» **SOURCE RECORDS**

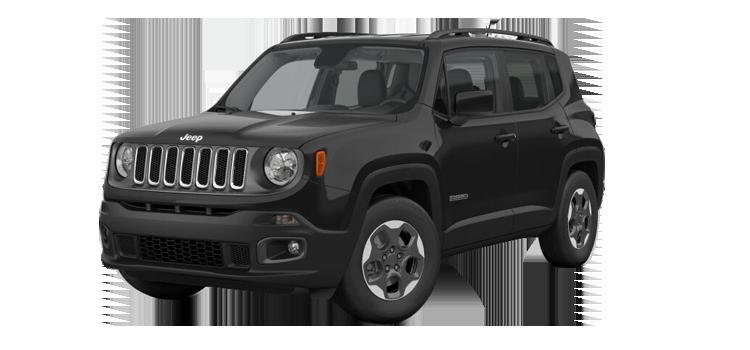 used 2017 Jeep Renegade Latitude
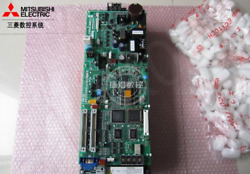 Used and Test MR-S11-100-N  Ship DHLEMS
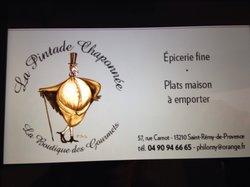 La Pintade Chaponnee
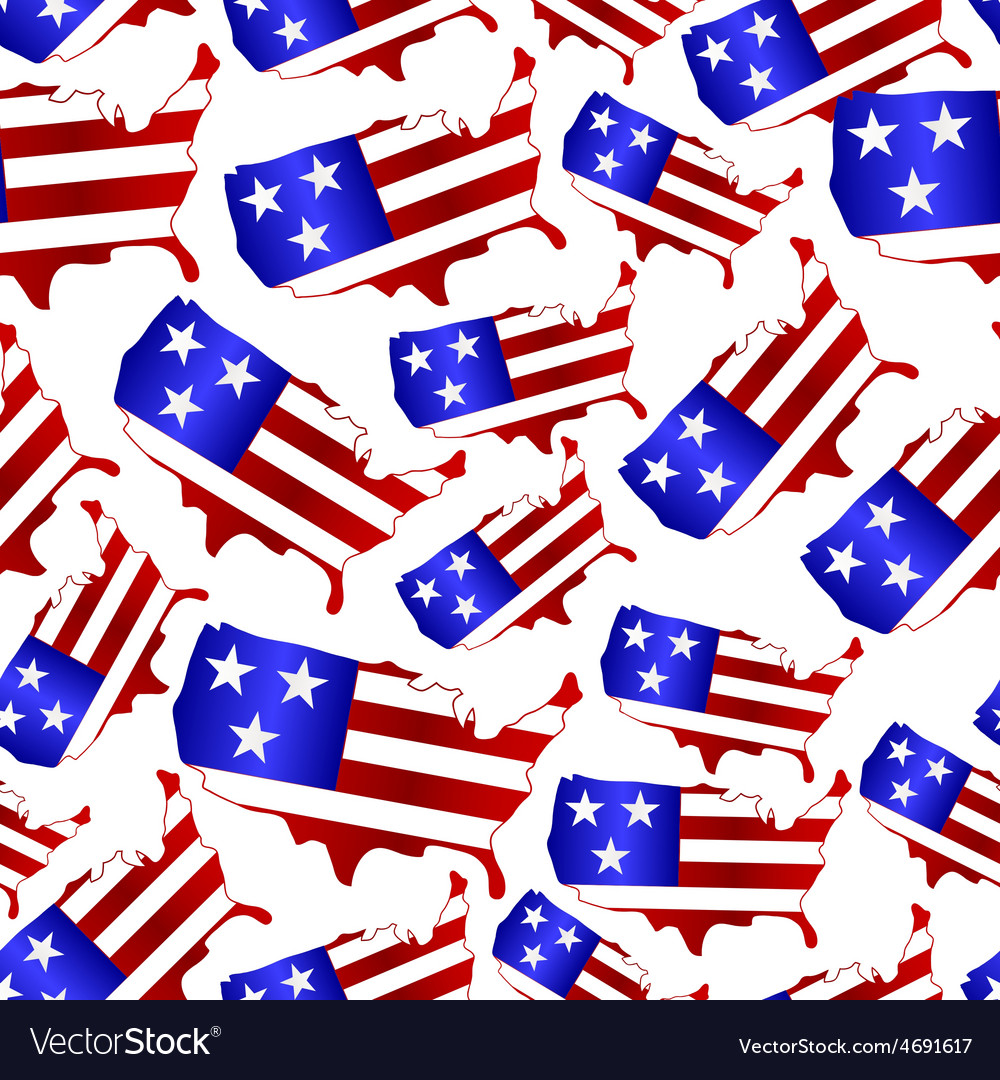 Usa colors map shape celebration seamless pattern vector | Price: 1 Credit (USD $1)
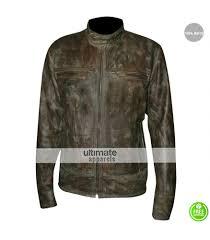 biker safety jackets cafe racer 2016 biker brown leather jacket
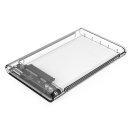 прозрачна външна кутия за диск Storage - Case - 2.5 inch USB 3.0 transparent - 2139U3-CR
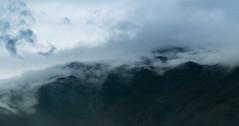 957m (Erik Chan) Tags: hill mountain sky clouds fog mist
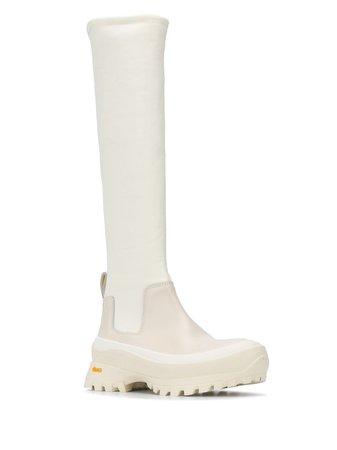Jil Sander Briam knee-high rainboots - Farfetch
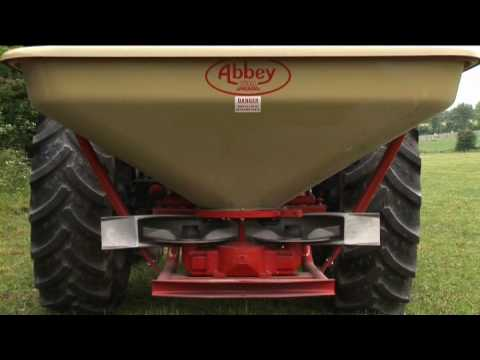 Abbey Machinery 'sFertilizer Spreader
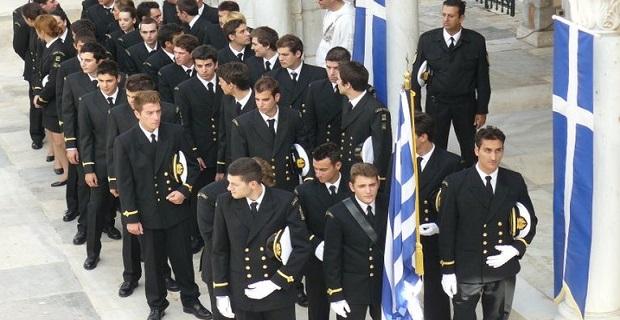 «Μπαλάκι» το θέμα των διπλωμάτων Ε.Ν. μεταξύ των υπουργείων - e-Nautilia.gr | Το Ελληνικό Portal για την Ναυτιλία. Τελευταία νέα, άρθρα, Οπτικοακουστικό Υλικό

» **WORK TO BE COMPLETED**
With pictures removed, write out exactly each line of the entries from the first through the line that holds "Abbey Machinery 'sFertilizer Spreader".

» **FINAL ANSWER**
 used 2017 Jeep Renegade Latitude
 Used and Test MR-S11-100-N  Ship DHLEMS
 La Pintade Chaponnee
 Usa colors map shape celebration seamless pattern vector | Price: 1 Credit (USD $1)
 biker safety jackets cafe racer 2016 biker brown leather jacket
 прозрачна външна кутия за диск Storage - Case - 2.5 inch USB 3.0 transparent - 2139U3-CR
 957m (Erik Chan) Tags: hill mountain sky clouds fog mist
Jil Sander Briam knee-high rainboots - Farfetch
 Abbey Machinery 'sFertilizer Spreader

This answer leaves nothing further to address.